Bulawsky, an associate professor of art at the Sam Fox School of Design and Visual Arts in St. Louis, was this semester’s visiting printmaker for the Marvin Bileck Printmaking Project, sponsored by the Marvin Bileck and Emily Nelligan Trust. Each semester, Bowdoin invites a printmaker to campus for one week to produce prints with help from current printmaking students (watch a video of students working with the last spring’s visiting printmaker Susan Groce). The artist also gives a talk to the community.
In her campus talk, Bulawsky said she has boiled down the philosophy of printmaking into three parts: the matrix, the mark and the multiple. The matrix is the plate on which the print is born. The mark is its impression, a recording of history. The multiple represents the multiplicity of prints, the generosity and exchange of art that prints foster.
Bulawsky described several of her pieces, explaining their origin and the process of making them. One of her paper works, Flashbulb Memories, took the form of a mixed media series in which she overlapped her personal memories with current events, exploring “the relationship between personal and cultural versions of history.” On her website, she explains, “The images become personalized homages to some of the most significant and idiosyncratic moments of the last four decades, among them the shootings at Kent State in 1970 and the death of Elvis Presley in 1977.”
Bulawsky made another public installation, “We Belong to the Dead,” to also serve as a memorial of sorts. She first asked Facebook users to create and post a portrait of their favorite dead artist.

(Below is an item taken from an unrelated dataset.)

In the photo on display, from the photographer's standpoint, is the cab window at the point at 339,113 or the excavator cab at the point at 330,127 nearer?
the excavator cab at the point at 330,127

After collecting portraits of Johnny Cash, Albrecht Durer, Dennis Hopper and many others, she printed 6,000 copies of each portrait and attached them to stakes that were stuck in the ground throughout Minneapolis. Like the magnets, she hoped passers-by would pull up the stakes to take a print home.
“One of the exciting, exhilarating things about doing unsanctioned art is that you don’t know what’s going to happen,” she said.